Former postal supervisor gets jail-time for perjury

A one-time supervisor at Dorchester Center's post office has been sentenced to 15 months in prison for lying to criminal and civil investigators in the alleged sexual assault of a co-worker in the office's boiler room.

John Kelley, 46, a former acting manager, was sentenced last week by a U.S. District Court judge on two counts of perjury and one count of a scheme to falsify information, according to U.S. Attorney Michael Sullivan's office.

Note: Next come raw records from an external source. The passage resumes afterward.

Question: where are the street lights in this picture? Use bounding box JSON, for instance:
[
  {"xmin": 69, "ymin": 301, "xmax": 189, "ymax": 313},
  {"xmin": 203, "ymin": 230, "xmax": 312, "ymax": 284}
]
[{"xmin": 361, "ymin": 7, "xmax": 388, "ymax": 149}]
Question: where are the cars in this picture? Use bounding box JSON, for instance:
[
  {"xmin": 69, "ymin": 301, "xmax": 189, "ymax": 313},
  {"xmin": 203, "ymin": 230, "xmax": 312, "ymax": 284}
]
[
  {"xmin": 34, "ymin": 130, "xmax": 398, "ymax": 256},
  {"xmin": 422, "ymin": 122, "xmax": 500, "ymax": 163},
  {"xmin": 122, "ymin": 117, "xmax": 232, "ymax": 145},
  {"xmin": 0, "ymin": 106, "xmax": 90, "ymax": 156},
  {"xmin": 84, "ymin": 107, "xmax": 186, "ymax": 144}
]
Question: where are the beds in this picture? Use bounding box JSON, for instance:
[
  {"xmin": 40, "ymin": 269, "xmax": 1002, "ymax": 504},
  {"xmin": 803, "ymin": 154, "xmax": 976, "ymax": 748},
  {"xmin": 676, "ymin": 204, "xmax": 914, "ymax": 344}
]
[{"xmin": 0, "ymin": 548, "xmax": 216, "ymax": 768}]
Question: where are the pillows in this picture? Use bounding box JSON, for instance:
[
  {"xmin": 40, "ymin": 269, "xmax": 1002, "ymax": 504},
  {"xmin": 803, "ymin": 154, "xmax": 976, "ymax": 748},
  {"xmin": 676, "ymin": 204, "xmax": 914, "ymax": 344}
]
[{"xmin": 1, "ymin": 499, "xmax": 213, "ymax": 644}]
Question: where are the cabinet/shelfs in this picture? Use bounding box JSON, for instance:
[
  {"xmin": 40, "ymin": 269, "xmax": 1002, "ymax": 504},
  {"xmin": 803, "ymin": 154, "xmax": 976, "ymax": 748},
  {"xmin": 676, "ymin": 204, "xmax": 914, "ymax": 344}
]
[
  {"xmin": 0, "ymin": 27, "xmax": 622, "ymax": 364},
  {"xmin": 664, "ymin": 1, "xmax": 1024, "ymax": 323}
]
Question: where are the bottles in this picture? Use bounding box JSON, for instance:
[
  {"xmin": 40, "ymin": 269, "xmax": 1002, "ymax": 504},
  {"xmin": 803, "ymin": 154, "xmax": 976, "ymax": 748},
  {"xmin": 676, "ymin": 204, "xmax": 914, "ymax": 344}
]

The sentence also carries two years of supervised release.

Kelley's attorney, Boston lawyer Richard Vita, did not return a phone call seeking comment.

The sexual assault allegedly occurred in fall 2000, with the female employee, referred to in court papers as "KD," alleging that she was sexually harassed and ultimately sexually assaulted in the boiler room.

Both of them no longer work at the Talbot Avenue post office.

When the co-worker later brought a civil suit against Kelley, a Saugus resident, a DNA sample showed that semen recovered from the post office's boiler room was Kelley's.

A civil jury found Kelley liable for the sexual battery, awarding "KD" $600,000 in the suit. Kelley has yet to pay the money, according to Sullivan's office.

When interviewed by postal inspectors in October 2000, Kelley said he did not rape "KD" and denied having any sexual contact with her.

As part of a formal Equal Employment Opportunity (EEO) complaint of discrimination, Kelley was interviewed again by a United States Postal Service investigator in July 2001, saying in a written statement, "I have not discriminated against [KD] because of her sex, and I have never subjected her to sexual harassment over a period of time. Furthermore, I never raped her as she has alleged, and I had no personal relationship with her. There was never any sexual relationship between us, either consensual or otherwise."

It was in the course of the civil suit, where Kelley spoke under oath at a deposition in August 2005 and sworn testimony the following November, that Kelley admitted he made false statements to postal inspectors in October 2000 and July 2001.